Re: SECURITY RELEVANT FOR CAs: The curious case of the Dangerous Delegated Responder Cert

2020-11-18 Thread Nils Amiet via dev-security-policy
> I realize this is almost entirely critical, and I hope it's taken as
> critical of the proposal, not of the investment or interest in this space.

Not a problem for being critical and we don’t take it personally. We
appreciate the discussion, the time you spend and the opportunity to propose
different approaches to solving this issue.

Our goal is not to defend non-compliant or insecure practices. Quite the
opposite, with our research we hope to find a solution that leads in certain
constellations to a quicker resolution while rewarding projects that follow the
standards. We don’t want to promote our proposal as a better proposal for all
possible constellations, but we believe it can in certain situations be as
secure and more practical as the original proposal on this mailing list.

We have carefully read your email, and believe we’ve identified the following
important points:

1. Potential feasibility issue due to lack of path building support

2. Non-robust CRL implementations may lead to security issues

3. Avoiding financial strain is incompatible with user security.

Aim 1:
In the listing, echo the lines starting with the line that contains "How far into" and going on through the line that contains "Answer: tree line", reproducing them unchanged.

Data listing:
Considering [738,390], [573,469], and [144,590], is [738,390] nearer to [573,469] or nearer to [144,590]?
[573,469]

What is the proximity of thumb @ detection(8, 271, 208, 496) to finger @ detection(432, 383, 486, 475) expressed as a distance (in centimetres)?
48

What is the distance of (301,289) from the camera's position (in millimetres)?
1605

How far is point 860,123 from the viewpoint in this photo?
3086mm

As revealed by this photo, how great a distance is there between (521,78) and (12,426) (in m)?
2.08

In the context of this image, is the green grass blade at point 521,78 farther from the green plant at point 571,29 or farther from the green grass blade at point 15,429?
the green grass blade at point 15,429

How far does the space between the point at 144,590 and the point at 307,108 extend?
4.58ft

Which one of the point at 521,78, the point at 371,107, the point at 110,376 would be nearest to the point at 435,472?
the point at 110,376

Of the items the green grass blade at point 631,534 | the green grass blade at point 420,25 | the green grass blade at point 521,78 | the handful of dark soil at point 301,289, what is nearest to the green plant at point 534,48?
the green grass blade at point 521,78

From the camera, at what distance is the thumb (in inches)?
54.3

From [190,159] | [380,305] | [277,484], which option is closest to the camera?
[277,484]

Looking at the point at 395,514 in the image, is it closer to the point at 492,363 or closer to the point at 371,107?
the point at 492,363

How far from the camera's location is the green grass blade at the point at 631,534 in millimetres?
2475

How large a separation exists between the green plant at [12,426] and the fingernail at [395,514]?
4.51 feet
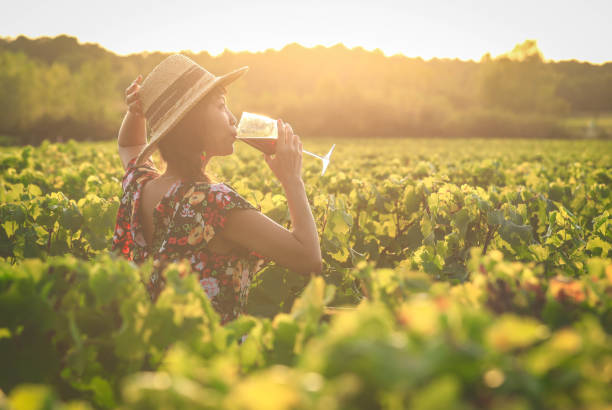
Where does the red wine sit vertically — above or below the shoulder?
above

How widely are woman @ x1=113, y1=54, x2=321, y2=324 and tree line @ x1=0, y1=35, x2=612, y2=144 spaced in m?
30.1

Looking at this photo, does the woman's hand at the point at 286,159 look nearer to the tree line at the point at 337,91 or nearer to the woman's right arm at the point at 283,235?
the woman's right arm at the point at 283,235

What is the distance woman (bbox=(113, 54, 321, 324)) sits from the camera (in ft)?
6.31

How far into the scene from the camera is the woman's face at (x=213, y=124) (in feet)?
7.06

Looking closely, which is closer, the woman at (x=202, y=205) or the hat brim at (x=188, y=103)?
the woman at (x=202, y=205)

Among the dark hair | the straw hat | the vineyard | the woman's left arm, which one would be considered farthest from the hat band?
the vineyard

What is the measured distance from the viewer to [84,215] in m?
3.07

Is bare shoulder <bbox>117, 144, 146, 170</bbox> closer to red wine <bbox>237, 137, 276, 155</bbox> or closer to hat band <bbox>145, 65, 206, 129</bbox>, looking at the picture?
hat band <bbox>145, 65, 206, 129</bbox>

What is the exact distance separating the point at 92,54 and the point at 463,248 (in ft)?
286

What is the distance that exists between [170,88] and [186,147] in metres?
0.36

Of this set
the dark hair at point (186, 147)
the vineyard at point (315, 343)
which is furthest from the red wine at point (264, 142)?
the vineyard at point (315, 343)

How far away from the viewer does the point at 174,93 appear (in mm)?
2244

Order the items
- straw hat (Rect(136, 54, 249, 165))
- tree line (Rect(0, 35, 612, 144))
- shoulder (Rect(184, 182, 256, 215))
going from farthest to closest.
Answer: tree line (Rect(0, 35, 612, 144)) < straw hat (Rect(136, 54, 249, 165)) < shoulder (Rect(184, 182, 256, 215))

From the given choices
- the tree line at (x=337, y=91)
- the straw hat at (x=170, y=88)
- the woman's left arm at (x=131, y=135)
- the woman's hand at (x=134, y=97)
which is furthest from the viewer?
the tree line at (x=337, y=91)
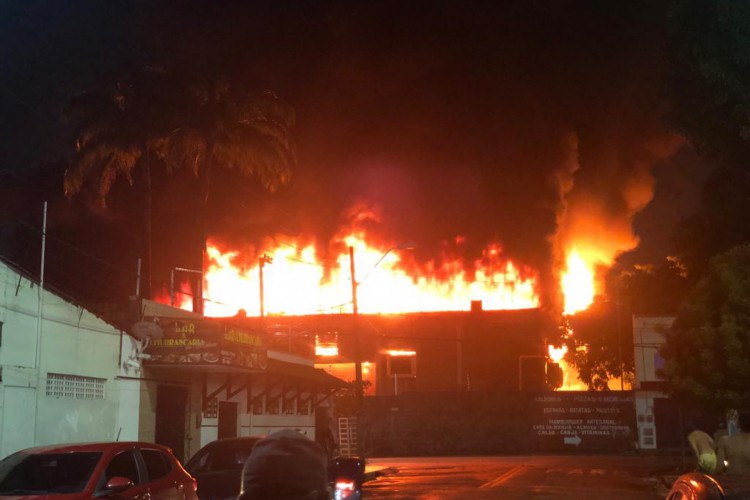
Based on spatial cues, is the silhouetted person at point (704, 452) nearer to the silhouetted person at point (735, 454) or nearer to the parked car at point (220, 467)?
the silhouetted person at point (735, 454)

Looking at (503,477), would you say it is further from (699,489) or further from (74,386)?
(699,489)

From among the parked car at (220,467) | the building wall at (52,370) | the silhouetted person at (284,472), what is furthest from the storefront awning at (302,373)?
the silhouetted person at (284,472)

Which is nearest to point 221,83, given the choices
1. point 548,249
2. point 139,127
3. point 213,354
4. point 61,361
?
point 139,127

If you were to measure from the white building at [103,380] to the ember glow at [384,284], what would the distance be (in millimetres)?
35514

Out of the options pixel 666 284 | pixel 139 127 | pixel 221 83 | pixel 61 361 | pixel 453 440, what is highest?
pixel 221 83

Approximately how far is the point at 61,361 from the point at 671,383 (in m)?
17.3

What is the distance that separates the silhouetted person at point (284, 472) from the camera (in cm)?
444

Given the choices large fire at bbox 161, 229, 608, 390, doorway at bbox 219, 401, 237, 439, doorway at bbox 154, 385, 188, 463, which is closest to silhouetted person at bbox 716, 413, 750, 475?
doorway at bbox 154, 385, 188, 463

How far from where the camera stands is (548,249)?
69562mm

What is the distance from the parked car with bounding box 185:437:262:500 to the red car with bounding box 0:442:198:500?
344 centimetres

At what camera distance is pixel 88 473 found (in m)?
9.41

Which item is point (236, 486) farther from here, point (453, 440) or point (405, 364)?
point (405, 364)

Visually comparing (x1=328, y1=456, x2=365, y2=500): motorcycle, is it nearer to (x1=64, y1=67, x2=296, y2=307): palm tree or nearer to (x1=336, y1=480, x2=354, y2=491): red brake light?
(x1=336, y1=480, x2=354, y2=491): red brake light

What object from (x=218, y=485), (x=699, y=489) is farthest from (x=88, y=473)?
(x=699, y=489)
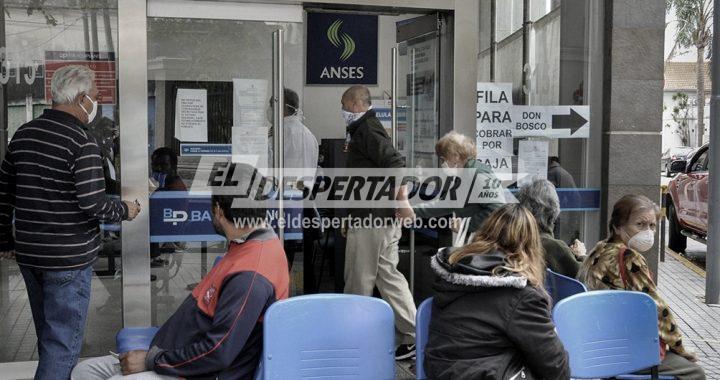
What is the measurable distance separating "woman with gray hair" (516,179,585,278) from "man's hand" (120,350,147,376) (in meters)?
2.40

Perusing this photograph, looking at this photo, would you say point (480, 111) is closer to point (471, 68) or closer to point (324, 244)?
point (471, 68)

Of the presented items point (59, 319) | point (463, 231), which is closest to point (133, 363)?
point (59, 319)

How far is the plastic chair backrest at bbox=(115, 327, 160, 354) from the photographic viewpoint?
3.76 metres

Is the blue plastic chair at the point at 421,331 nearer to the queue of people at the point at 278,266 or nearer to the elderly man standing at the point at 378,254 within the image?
the queue of people at the point at 278,266

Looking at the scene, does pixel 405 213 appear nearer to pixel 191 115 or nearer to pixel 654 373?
pixel 191 115

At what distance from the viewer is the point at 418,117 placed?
22.6 ft

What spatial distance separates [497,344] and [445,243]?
12.0ft

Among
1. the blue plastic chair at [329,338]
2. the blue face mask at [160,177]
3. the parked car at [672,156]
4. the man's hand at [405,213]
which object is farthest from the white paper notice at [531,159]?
the parked car at [672,156]

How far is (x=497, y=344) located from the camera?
3.09 meters

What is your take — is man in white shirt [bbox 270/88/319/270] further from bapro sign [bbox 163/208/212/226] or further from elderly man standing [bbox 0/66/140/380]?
elderly man standing [bbox 0/66/140/380]

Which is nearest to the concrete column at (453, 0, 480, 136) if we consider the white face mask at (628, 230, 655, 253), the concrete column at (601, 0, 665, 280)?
the concrete column at (601, 0, 665, 280)

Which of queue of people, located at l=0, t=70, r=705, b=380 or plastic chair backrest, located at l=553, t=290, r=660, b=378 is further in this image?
plastic chair backrest, located at l=553, t=290, r=660, b=378

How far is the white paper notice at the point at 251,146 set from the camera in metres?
5.90

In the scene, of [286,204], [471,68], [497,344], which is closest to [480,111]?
[471,68]
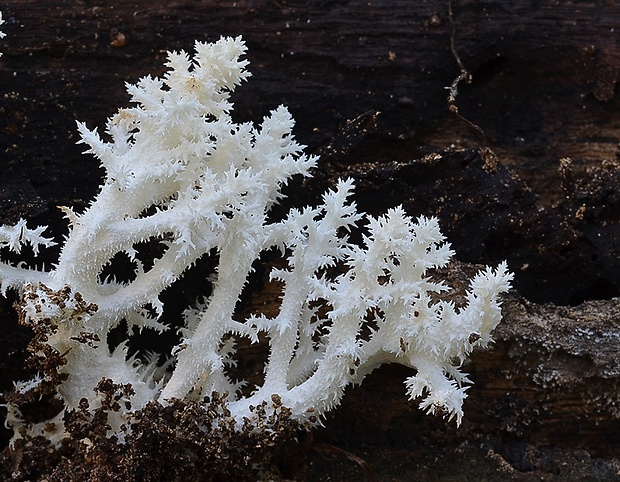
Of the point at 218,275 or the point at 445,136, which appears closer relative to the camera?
the point at 218,275

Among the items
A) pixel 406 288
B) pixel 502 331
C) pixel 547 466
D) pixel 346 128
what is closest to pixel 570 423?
pixel 547 466

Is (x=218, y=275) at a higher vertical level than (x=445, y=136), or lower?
lower

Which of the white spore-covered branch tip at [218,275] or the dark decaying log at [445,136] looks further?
the dark decaying log at [445,136]

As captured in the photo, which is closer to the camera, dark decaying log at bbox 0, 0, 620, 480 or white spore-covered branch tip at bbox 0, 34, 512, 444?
white spore-covered branch tip at bbox 0, 34, 512, 444

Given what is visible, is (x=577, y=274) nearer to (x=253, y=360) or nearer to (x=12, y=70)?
(x=253, y=360)
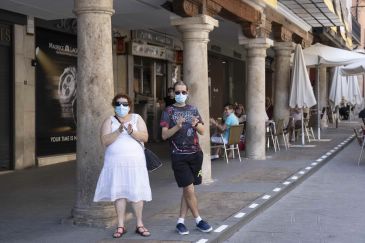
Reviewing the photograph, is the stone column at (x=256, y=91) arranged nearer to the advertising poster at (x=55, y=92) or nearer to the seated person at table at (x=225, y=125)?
the seated person at table at (x=225, y=125)

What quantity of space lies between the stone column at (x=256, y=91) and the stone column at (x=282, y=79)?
332 cm

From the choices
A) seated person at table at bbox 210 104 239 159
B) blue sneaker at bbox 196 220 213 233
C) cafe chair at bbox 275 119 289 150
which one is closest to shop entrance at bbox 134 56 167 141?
cafe chair at bbox 275 119 289 150

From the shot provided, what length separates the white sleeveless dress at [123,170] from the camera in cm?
646

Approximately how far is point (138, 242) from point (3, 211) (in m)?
2.75

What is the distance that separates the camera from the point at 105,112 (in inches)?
289

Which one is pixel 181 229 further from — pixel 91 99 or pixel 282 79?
pixel 282 79

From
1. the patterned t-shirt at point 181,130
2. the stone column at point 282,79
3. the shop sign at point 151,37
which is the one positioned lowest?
the patterned t-shirt at point 181,130

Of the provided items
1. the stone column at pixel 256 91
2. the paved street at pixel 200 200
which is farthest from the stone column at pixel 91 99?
the stone column at pixel 256 91

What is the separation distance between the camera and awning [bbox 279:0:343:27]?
1670cm

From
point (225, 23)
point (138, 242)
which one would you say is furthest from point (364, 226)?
point (225, 23)

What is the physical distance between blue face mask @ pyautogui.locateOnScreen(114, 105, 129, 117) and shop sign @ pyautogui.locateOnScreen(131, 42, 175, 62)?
37.7ft

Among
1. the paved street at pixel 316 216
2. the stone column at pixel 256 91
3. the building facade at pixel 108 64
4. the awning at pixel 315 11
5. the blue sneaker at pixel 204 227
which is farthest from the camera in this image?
the awning at pixel 315 11

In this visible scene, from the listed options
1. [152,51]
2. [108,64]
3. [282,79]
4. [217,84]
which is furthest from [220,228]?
[217,84]

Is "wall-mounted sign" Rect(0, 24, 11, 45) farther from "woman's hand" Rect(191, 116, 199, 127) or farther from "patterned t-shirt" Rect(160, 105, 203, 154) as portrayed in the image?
"woman's hand" Rect(191, 116, 199, 127)
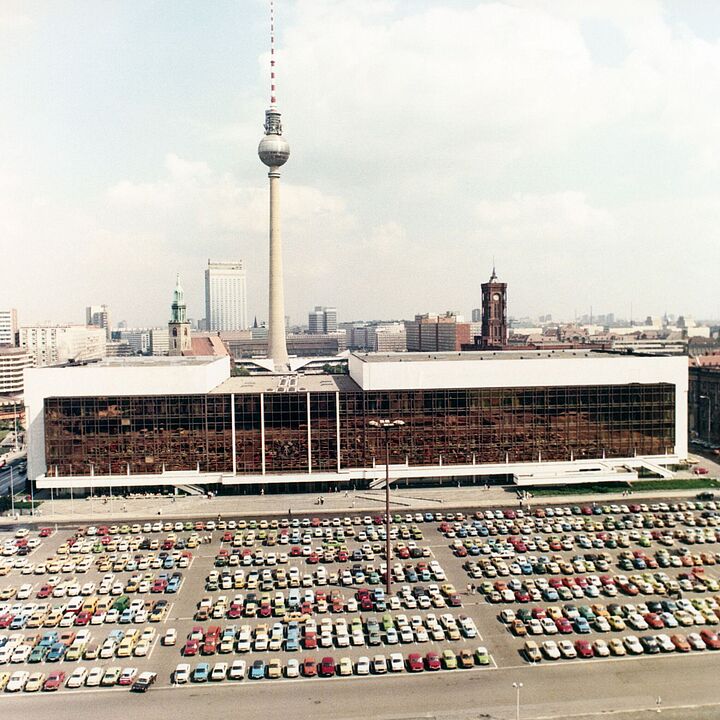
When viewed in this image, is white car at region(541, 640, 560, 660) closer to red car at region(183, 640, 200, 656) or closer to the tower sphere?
red car at region(183, 640, 200, 656)

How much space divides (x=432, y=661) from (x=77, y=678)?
24.3 meters

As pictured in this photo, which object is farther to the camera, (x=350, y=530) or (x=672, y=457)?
(x=672, y=457)

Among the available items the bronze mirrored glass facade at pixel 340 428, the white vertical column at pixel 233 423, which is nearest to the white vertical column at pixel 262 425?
the bronze mirrored glass facade at pixel 340 428

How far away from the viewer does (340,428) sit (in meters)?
98.2

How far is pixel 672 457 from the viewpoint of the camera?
334ft

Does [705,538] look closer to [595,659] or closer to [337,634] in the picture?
[595,659]

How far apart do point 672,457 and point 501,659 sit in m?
63.8

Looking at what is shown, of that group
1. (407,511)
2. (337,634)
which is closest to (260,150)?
(407,511)

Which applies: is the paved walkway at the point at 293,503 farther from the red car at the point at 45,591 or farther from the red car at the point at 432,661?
the red car at the point at 432,661

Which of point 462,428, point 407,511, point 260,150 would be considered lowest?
point 407,511

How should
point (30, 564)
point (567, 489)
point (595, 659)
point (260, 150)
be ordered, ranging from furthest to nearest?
point (260, 150) → point (567, 489) → point (30, 564) → point (595, 659)

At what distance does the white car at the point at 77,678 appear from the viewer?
154 feet

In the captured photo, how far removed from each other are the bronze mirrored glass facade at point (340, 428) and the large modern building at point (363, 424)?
144mm

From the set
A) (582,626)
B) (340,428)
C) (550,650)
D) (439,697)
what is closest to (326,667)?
(439,697)
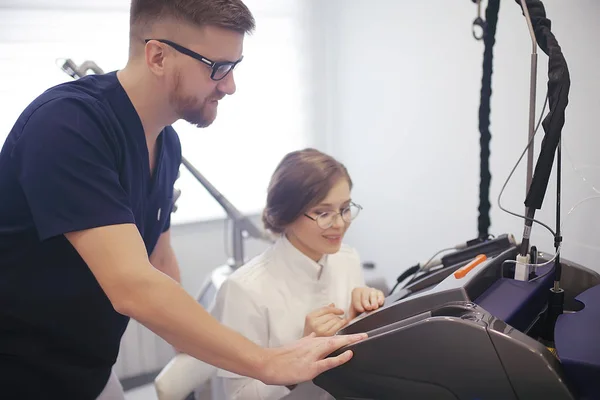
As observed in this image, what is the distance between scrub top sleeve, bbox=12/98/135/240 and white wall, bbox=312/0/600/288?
3.62ft

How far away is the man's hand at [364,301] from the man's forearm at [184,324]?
342mm

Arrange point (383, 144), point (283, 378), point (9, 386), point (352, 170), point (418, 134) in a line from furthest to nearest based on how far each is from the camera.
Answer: point (352, 170) < point (383, 144) < point (418, 134) < point (9, 386) < point (283, 378)

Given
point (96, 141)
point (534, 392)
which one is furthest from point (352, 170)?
point (534, 392)

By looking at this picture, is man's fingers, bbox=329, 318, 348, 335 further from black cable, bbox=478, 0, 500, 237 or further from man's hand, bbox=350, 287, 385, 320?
black cable, bbox=478, 0, 500, 237

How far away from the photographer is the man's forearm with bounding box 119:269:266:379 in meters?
0.82

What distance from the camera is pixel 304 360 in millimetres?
815

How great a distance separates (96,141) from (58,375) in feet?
1.78

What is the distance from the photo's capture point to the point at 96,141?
91cm

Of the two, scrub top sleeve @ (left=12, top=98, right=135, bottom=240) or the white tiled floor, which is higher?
scrub top sleeve @ (left=12, top=98, right=135, bottom=240)

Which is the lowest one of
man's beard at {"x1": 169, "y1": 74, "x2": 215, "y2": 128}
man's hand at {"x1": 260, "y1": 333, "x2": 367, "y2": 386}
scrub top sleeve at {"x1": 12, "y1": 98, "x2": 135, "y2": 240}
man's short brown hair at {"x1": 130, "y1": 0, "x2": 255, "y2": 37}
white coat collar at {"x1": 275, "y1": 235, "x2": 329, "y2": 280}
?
white coat collar at {"x1": 275, "y1": 235, "x2": 329, "y2": 280}

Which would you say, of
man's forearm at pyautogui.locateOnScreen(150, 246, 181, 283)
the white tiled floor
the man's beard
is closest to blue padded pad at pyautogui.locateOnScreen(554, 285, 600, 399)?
A: the man's beard

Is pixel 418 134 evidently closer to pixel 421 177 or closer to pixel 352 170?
pixel 421 177

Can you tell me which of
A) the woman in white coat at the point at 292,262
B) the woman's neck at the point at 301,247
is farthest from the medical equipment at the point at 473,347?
the woman's neck at the point at 301,247

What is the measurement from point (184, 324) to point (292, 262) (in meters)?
0.60
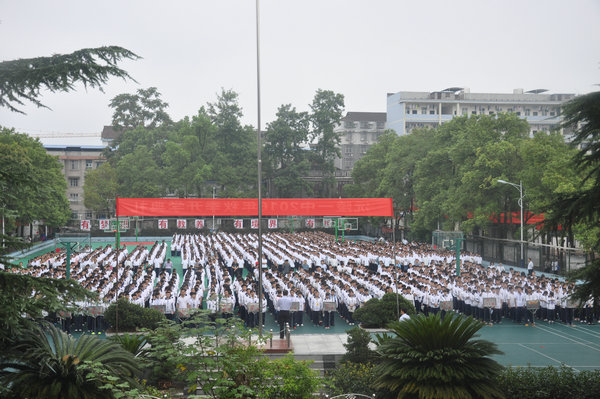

Aim 2:
Duplicate the passage of the mailing-list post starting with "Re: SECURITY RELEVANT" and going on through "solving this issue.", word for word.

Exercise solution 1:
How far into the scene from the camera is the woman's face at (x=213, y=124) (in feet)?
7.06

Looking closely, which is closer, the woman at (x=202, y=205) or the hat brim at (x=188, y=103)?
the woman at (x=202, y=205)

Among the dark hair | the straw hat | the vineyard | the woman's left arm, which one would be considered farthest from the hat band?
the vineyard

What is the measured distance from the viewer to [84,215] in m?
3.07

Is bare shoulder <bbox>117, 144, 146, 170</bbox> closer to red wine <bbox>237, 137, 276, 155</bbox> or closer to hat band <bbox>145, 65, 206, 129</bbox>, looking at the picture?
hat band <bbox>145, 65, 206, 129</bbox>

What is the exact distance separating the point at 92,54 and the point at 463,248 (in ft)?
286

What is the distance that exists between [170,88] and [186,147] in metres?
0.36

Of this set
the dark hair at point (186, 147)
the vineyard at point (315, 343)
which is furthest from the red wine at point (264, 142)?
the vineyard at point (315, 343)

How far away from the viewer does the point at 174,93 appear (in mm)?
2244

Order the items
- straw hat (Rect(136, 54, 249, 165))
- tree line (Rect(0, 35, 612, 144))
- shoulder (Rect(184, 182, 256, 215))
going from farthest to closest.
Answer: tree line (Rect(0, 35, 612, 144)) < straw hat (Rect(136, 54, 249, 165)) < shoulder (Rect(184, 182, 256, 215))

Exercise solution 2:
Re: SECURITY RELEVANT FOR CAs: The curious case of the Dangerous Delegated Responder Cert

2020-11-18 Thread Nils Amiet via dev-security-policy
> I realize this is almost entirely critical, and I hope it's taken as
> critical of the proposal, not of the investment or interest in this space.

Not a problem for being critical and we don’t take it personally. We
appreciate the discussion, the time you spend and the opportunity to propose
different approaches to solving this issue.